(291e) Application of Machine Learning and Active Learning to Enhance Chemical Yields in Microbes | AIChE

(291e) Application of Machine Learning and Active Learning to Enhance Chemical Yields in Microbes

Authors 

Adamczyk, P., DOE Great Lakes Bioenergy Research Center
Zhang, X., University of Wisconsin Madison
Ramanathan, P., University of Wisconsin Madison
Reed, J., University of Wisconsin Madison
Microbes can be used to produce a wide variety of important chemicals from low cost substrates. The biochemical production capabilities of microbes can be improved through metabolic engineering, where metabolic and regulatory processes are adjusted using genetic manipulations. Efforts have been made to develop computational methods to study metabolic and regulatory networks of microbes and identify the genetic interventions needed to enhance the production of the desired metabolite(s). While kinetic models can be used to suggest strategies based on changes in enzyme levels and/or kinetic properties to improve flux through a metabolic pathway, these kinetic models need a lot of experimental data (e.g., proteomic, metabolomic, and fluxomic data) to parameterize them. Hence, there is a need for computational methods that can predict expression levels needed to achieve metabolic engineering goals with limited amounts of experimental data and no kinetic details about the biochemical pathways.

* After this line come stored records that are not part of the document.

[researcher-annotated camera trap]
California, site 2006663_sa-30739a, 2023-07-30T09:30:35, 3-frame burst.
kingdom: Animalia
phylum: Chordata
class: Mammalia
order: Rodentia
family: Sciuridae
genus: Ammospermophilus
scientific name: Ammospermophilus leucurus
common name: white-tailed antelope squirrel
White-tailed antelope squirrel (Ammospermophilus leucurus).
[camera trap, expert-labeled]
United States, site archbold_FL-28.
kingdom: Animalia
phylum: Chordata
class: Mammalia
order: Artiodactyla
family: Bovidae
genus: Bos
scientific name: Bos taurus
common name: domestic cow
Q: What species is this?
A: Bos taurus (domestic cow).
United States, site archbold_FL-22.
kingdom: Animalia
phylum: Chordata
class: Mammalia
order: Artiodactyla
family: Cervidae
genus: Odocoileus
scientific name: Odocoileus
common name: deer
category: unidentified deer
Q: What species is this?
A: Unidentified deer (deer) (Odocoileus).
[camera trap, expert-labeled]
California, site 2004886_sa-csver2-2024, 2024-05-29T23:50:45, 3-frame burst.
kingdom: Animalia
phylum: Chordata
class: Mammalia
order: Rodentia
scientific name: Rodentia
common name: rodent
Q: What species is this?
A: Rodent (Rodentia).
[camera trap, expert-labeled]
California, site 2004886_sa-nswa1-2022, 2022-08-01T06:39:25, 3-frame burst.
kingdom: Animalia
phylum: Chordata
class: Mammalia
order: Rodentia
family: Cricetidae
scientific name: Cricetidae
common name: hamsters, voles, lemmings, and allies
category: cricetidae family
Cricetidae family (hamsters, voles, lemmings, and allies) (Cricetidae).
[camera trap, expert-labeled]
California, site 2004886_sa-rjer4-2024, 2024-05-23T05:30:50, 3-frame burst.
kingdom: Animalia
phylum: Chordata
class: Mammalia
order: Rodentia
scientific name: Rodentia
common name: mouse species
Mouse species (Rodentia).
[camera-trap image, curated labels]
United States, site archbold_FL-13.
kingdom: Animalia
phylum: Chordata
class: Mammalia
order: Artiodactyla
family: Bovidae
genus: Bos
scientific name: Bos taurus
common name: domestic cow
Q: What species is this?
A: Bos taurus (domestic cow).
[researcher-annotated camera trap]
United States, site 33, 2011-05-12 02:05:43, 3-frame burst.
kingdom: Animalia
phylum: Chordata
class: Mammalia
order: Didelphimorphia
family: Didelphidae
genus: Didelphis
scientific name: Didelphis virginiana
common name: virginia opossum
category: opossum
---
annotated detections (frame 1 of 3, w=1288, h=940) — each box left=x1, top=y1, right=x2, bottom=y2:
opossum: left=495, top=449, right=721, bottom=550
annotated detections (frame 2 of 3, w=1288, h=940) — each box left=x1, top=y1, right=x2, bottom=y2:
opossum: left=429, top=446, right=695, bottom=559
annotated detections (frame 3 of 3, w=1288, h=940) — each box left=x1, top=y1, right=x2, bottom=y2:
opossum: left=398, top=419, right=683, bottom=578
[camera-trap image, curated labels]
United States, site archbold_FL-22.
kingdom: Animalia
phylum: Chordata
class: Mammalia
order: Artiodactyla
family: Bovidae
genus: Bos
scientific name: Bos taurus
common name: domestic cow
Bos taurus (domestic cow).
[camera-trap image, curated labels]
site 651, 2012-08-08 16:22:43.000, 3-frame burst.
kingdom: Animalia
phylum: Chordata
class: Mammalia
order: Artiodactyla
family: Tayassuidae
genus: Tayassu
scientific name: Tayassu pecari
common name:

We developed an active learning framework called ActiveOpt to design expression constructs for a metabolic pathway of interest. ActiveOpt does not need a detailed kinetic model and instead uses a Support Vector Machine (SVM) classifier to predict product yields or productivities (either high or low) from ribosome binding site strengths estimated by the RBS Calculator [1]. ActiveOpt initially trains a SVM classifier from a few experiments, where RBSs in gene expression constructs are varied and product yields are measured and labeled (as high/low yield), and then proposes subsequent experiments to be conducted. ActiveOpt, with relatively little experimental data and no mechanistic or kinetic details of the pathway, can be used to design experiments to achieve high biochemical yields in a small number of experiments.

ActiveOpt was tested on two separate datasets: (i) a newly generated valine yield dataset and (ii) a published neurosporene productivity dataset [2]. The valine dataset included 91 experiments, in which plasmids expression valine biosynthesis and exporter genes (ilvBNIHCDE and ygaZH) with varying RBS strengths were transformed into Escherichia coli and valine yields measured. A leave-one-out cross validation showed that SVM classifiers built from this dataset have high precision (75%) and recall (87%). Starting with just a few of the 91 possible experiments, ActiveOpt could identify expression constructs resulting in at least 95% of the highest measured valine yield (across all conducted 91 experiments) in a small number of experiments (typically <7) and identify the genes whose RBS strengths significantly affect valine yield. ActiveOpt was also tested on a previously published neurosporene dataset, and the algorithm could again identify the expression constructs with high productivity in less than 10 experiments as compared to the 101 experiments conducted in the original study.

These results show that ActiveOpt can efficiently design gene expression constructs that lead to high chemical yield in organisms in very small numbers of experiments. It can also identify the genes whose expression (as predicted by RBS strengths) significantly influence biochemical production.

References

1. Salis, H.M., E.A. Mirsky, and C.A. Voigt, Automated design of synthetic ribosome binding sites to control protein expression. Nat Biotechnol, 2009. 27(10): p. 946-50.

2. Farasat, I., et al., Efficient search, mapping, and optimization of multi-protein genetic systems in diverse bacteria. Mol Syst Biol, 2014. 10: p. 731.